As many as 800 COVID-related cases for dockworkers at the California ports of Los Angeles and Long Beach could significantly worsen the supply-chain crisis that was already plaguing retailers.

The Omicron variant that is spreading its way across the U.S. has hit the ports and has created a labor crunch, affecting more than 100 ships that are backlogged and waiting to be offloaded, according to the Wall Street Journal.

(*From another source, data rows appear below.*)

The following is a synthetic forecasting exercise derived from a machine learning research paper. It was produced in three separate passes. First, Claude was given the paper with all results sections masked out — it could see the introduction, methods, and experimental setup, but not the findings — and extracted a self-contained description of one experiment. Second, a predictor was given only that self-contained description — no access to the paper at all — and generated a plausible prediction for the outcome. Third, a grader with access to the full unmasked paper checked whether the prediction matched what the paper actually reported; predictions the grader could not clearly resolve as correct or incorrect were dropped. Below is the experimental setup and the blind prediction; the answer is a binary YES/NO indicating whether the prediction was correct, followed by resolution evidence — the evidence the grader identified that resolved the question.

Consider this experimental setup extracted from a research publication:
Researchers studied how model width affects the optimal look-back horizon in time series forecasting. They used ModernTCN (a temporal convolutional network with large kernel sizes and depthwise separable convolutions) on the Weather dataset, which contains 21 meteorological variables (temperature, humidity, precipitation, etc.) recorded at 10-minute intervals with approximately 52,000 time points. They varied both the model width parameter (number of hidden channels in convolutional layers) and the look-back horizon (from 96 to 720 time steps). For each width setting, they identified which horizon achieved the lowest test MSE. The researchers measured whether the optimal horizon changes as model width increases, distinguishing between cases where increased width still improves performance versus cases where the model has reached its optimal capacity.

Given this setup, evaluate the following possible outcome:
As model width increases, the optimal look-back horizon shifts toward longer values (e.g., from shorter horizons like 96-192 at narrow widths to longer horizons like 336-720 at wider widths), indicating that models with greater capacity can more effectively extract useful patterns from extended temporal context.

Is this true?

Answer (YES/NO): NO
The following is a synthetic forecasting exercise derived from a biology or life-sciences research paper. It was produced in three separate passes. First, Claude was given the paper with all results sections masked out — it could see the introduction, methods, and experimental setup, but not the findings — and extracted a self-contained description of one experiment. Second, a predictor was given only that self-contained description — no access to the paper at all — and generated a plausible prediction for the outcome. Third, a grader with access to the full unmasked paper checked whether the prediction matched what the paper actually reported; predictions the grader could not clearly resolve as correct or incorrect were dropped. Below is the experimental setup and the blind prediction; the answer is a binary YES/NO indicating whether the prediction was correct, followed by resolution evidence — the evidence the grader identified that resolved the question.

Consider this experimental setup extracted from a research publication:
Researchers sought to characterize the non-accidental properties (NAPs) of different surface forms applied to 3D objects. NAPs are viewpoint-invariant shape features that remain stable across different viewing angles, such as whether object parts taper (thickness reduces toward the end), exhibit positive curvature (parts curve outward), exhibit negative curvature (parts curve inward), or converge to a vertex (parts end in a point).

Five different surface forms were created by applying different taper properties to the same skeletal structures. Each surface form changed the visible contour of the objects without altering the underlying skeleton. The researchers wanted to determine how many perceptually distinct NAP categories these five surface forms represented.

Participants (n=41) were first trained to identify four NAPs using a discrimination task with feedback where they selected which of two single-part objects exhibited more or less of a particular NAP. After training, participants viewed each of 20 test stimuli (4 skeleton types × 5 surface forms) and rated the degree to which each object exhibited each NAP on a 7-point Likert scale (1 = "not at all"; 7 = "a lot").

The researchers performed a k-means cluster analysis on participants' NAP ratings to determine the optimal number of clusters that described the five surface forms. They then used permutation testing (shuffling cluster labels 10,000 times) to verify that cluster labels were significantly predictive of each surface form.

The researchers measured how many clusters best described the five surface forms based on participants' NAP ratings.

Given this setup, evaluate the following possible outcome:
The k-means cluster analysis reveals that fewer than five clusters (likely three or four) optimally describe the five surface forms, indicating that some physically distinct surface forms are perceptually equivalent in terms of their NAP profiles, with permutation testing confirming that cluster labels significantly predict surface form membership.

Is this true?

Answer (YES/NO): YES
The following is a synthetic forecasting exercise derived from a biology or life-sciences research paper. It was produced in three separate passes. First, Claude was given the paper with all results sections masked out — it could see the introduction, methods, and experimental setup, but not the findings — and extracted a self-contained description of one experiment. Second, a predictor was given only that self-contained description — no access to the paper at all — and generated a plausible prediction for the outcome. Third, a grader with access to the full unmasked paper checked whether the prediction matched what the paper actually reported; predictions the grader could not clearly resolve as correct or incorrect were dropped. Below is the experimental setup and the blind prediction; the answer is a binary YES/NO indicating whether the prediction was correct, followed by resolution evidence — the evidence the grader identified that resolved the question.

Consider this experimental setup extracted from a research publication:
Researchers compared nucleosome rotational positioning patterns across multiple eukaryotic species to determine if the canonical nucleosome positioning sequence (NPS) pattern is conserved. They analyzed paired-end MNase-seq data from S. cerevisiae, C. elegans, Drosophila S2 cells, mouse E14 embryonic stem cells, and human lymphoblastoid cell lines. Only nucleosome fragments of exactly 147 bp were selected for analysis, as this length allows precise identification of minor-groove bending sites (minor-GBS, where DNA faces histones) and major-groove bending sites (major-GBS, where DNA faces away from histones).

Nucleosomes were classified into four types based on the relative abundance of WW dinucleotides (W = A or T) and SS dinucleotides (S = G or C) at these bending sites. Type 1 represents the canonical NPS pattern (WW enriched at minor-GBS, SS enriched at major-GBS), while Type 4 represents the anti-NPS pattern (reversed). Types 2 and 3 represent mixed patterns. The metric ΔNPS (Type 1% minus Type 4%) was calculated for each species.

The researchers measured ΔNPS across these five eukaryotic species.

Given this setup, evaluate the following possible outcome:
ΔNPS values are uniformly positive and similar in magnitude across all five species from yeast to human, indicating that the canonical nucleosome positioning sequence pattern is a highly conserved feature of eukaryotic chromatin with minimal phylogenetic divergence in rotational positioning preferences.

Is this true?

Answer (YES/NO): NO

The 800 dockworkers that called out due to COVID-19 account for 1 in 10 of the two California ports’ daily workforce, who have either tested positive for the virus, are quarantining, or are feeling ill, the Journal reported.

Like much of the U.S. population, the ports of Los Angeles and Long Beach have seen an increase in the number of COVID infections in recent weeks, rising from a few cases a day to about 150 a day last week, the Pacific Maritime Association told the Journal.

The International Longshore and Warehouse Union, which represents West Coast port workers, saw a record 200,000 positive COVID cases for the week that ended Jan. 8.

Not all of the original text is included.